(Saved entries)

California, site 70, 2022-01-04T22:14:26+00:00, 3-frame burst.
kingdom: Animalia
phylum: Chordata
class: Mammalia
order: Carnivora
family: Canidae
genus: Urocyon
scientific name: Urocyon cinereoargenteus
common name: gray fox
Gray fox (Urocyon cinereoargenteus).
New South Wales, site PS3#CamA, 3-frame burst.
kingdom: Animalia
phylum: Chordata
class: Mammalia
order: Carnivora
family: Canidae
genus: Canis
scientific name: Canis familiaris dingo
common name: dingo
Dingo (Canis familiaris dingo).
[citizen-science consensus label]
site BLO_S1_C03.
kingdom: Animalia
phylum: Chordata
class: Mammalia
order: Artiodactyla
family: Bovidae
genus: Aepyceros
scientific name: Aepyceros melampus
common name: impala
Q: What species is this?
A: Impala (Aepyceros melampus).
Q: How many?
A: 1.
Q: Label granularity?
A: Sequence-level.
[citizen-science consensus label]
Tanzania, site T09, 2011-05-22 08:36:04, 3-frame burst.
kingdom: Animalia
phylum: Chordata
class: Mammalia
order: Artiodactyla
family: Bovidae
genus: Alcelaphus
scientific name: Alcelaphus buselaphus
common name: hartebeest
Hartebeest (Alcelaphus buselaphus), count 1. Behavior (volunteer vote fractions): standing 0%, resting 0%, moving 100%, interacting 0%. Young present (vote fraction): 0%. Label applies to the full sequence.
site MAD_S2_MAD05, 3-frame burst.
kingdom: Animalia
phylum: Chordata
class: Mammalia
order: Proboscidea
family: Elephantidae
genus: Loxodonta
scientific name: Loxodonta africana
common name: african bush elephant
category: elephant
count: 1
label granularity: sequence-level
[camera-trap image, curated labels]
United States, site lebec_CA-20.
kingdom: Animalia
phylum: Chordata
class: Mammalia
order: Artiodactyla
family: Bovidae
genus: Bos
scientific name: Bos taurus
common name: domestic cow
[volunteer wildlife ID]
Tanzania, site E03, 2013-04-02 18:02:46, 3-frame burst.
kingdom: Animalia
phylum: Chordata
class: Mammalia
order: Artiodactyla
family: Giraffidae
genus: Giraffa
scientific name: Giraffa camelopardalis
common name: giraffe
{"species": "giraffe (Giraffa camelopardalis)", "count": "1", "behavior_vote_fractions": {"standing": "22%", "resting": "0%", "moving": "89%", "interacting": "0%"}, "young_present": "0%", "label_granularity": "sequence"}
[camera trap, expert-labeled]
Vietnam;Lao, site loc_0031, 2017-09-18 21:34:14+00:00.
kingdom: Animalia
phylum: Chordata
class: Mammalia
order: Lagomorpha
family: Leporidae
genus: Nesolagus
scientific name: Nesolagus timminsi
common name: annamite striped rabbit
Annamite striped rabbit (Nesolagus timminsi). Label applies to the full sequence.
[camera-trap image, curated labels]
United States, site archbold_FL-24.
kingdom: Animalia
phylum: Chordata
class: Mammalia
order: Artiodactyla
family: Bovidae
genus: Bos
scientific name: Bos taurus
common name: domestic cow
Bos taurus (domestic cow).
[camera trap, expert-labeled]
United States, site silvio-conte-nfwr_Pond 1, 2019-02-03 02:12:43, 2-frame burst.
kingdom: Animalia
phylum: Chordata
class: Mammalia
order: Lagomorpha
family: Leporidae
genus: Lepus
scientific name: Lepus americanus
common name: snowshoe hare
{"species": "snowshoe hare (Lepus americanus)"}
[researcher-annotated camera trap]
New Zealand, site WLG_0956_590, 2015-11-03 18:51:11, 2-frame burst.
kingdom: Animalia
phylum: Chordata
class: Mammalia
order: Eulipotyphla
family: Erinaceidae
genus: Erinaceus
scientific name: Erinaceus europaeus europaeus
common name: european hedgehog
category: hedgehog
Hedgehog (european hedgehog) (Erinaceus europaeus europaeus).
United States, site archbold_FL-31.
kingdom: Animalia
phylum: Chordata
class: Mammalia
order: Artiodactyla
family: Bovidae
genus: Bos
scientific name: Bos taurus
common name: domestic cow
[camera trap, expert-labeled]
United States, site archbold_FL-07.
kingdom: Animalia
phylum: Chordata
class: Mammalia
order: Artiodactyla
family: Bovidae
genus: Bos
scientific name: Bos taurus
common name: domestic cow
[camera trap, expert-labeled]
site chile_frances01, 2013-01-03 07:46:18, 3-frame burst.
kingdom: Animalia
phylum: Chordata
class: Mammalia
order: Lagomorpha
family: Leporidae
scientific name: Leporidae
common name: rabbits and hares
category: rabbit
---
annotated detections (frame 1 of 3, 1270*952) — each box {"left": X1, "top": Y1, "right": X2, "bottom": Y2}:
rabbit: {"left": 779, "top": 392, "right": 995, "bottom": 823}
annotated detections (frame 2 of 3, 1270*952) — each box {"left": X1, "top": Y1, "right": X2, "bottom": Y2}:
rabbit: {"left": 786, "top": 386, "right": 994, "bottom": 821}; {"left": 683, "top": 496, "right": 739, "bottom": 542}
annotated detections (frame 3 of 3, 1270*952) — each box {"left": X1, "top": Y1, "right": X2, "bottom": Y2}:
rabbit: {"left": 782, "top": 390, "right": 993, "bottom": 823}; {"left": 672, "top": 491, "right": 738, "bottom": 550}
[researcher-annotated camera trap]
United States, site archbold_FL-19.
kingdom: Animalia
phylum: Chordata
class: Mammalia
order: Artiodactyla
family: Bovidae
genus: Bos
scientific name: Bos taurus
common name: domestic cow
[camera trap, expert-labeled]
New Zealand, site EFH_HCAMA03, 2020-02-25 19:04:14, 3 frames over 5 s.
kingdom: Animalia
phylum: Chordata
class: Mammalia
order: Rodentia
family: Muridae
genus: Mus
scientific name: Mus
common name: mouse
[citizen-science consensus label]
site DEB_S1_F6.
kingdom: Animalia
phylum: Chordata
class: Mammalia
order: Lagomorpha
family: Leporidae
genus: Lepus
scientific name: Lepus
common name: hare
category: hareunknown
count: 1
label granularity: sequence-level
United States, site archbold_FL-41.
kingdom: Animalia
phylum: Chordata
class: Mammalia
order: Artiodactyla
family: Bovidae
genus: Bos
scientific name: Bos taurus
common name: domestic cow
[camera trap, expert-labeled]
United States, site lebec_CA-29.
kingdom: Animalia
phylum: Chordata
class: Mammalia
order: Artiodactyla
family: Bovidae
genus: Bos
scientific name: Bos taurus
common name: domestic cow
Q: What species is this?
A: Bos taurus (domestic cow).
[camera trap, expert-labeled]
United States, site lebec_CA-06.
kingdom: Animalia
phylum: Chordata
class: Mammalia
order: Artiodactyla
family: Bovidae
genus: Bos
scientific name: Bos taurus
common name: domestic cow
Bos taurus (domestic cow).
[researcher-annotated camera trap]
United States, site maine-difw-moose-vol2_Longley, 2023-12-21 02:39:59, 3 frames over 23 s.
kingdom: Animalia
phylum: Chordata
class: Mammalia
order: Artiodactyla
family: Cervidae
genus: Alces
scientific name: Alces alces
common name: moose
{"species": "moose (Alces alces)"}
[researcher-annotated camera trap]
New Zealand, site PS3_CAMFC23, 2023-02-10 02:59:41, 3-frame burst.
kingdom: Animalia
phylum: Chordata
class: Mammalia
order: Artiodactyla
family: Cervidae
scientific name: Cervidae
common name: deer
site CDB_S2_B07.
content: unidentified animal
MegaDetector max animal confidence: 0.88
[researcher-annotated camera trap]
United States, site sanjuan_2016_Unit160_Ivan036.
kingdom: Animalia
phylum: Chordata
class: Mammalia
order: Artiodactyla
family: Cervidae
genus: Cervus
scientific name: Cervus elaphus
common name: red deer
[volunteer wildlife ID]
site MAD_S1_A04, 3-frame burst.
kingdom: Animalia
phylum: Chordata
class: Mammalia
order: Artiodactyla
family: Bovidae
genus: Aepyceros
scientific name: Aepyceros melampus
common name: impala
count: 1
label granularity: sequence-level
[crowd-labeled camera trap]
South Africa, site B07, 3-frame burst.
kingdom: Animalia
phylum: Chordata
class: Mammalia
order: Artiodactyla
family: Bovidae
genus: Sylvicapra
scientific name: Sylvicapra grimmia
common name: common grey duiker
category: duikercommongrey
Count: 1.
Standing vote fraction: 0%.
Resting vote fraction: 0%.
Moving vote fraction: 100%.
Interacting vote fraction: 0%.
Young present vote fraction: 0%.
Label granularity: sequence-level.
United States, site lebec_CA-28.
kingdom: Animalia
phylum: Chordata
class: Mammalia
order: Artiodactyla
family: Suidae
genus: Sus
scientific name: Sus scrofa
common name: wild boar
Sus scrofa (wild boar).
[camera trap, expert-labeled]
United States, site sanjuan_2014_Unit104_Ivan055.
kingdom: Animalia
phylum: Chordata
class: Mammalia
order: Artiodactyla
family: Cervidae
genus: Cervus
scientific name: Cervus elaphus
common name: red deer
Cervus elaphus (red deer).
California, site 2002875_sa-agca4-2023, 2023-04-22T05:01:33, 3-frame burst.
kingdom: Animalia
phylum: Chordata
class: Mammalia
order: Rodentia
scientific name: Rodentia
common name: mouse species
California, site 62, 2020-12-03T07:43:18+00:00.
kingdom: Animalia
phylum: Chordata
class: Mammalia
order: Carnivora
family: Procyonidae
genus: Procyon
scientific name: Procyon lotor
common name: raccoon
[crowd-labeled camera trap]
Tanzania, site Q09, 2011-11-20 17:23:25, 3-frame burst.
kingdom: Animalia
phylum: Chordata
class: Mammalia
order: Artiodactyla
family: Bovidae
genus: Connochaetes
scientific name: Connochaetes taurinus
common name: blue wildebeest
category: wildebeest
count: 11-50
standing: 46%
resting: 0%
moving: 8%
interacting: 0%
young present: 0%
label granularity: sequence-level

## Goal of the exercise
Please print exactly the lines from the one containing "genus: Procyon" through the last line of the records, both included, and nothing else.

## Output of the exercise
genus: Procyon
scientific name: Procyon lotor
common name: raccoon
[crowd-labeled camera trap]
Tanzania, site Q09, 2011-11-20 17:23:25, 3-frame burst.
kingdom: Animalia
phylum: Chordata
class: Mammalia
order: Artiodactyla
family: Bovidae
genus: Connochaetes
scientific name: Connochaetes taurinus
common name: blue wildebeest
category: wildebeest
count: 11-50
standing: 46%
resting: 0%
moving: 8%
interacting: 0%
young present: 0%
label granularity: sequence-level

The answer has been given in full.